Towards putting Africa on a more resilient, sustainable, and prosperous path

A section of participants at the International Conference on Climate Change and Sustainable Development hosted by Karatina University in Nyeri County on May 24-26, 2023.

Photo credit: File | Nation Media Group

By James Murimi and Mercy Mwende

At a three-day International Conference on Climate Change and Sustainable Development hosted by Karatina University in Nyeri County on May 24-26, 2023, Unep Kenya’s programme director, Dr Cyrille-Lazare Siewe, spoke passionately about the need for African nations to strengthen their commitments towards mitigating the effects of climate change.

In particular, he called on researchers in the continent to keep coming up with new climate change mitigation strategies, saying: “Our planet is facing an unprecedented crisis, and the urgency of the situation cannot be overstated. An Africa free of climate change is a dream that is within our reach, but it will require sustained efforts and commitments from all of us.”

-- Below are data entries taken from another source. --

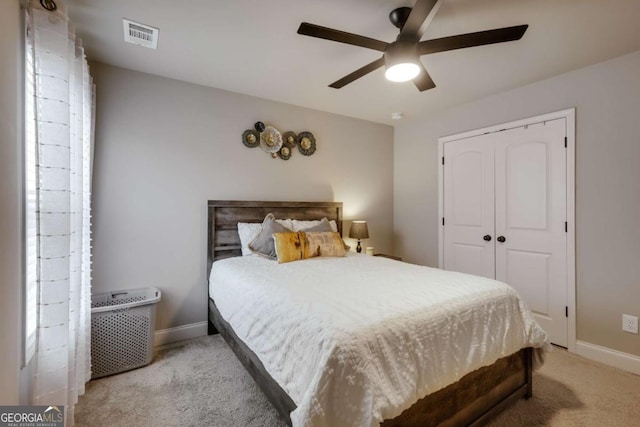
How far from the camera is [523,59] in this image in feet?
8.02

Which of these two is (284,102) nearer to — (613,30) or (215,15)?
(215,15)

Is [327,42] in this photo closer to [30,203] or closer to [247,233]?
[247,233]

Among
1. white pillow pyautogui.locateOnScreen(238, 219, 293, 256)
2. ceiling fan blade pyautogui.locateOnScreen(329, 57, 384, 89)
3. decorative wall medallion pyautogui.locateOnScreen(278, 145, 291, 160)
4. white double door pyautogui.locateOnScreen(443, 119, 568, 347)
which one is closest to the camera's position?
ceiling fan blade pyautogui.locateOnScreen(329, 57, 384, 89)

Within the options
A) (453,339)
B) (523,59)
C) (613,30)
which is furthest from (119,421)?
(613,30)

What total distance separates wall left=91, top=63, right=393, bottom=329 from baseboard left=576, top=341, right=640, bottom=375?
3.04m

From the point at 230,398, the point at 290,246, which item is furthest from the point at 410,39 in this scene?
the point at 230,398

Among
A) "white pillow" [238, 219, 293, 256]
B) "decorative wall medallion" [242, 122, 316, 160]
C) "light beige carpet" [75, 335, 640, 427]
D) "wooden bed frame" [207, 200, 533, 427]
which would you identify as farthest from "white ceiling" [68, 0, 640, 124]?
"light beige carpet" [75, 335, 640, 427]

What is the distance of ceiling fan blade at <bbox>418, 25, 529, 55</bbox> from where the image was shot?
5.13 feet

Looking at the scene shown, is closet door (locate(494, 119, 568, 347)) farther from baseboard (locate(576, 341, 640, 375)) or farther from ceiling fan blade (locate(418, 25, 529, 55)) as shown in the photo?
ceiling fan blade (locate(418, 25, 529, 55))

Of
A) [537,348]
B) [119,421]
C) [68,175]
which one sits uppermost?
[68,175]

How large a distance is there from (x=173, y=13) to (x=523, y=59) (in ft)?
8.86

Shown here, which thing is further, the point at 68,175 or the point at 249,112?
the point at 249,112

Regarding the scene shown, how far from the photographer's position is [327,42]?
7.15 feet

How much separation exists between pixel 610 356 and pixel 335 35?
332cm
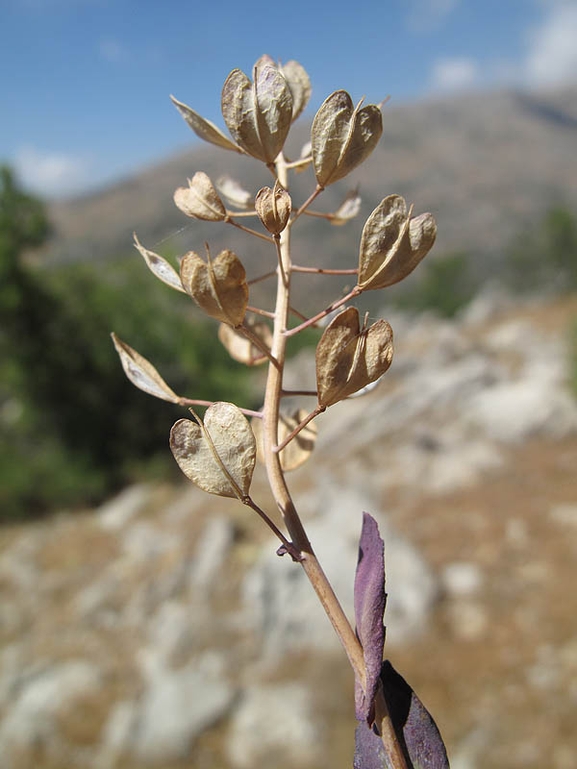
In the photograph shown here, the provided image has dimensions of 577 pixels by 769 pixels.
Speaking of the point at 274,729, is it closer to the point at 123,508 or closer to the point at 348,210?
the point at 348,210

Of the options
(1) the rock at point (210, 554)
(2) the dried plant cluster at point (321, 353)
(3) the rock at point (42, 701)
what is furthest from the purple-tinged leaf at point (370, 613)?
(1) the rock at point (210, 554)

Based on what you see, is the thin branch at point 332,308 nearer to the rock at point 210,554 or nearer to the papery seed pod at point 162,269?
the papery seed pod at point 162,269

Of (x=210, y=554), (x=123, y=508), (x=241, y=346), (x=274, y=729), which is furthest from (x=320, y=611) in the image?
(x=123, y=508)

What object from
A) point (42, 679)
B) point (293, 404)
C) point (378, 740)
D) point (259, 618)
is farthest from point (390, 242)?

Dr Siewe asked African states to invest generously in areas such as renewable energy, conservation agriculture and agroforestry, and protection of forests and biodiversity. He also called for investments in climate resilient infrastructure and climate justice advocacy, as well as special programmes to empower women and youths. By doing so, he said, the continent will be on the path to a more resilient, sustainable, and prosperous future.

The international conference brought together academicians, researchers, environmentalists, climate change experts, and industry players, as well as special groups that are disproportionately affected by climate change, including women and youths. Participants came from East Africa, United States, Canada, and the United Kingdom, among other nations, and were rallied to discuss the theme: “Mitigating the Impact of Climate Change and Biodiversity Loss on Sustainable Development: A Call for Action”.

“Advocating for climate justice, including fair access to climate finance and technology, is essential to ensuring that Africa is not left behind in the fight against climate change,” Dr Siewe said.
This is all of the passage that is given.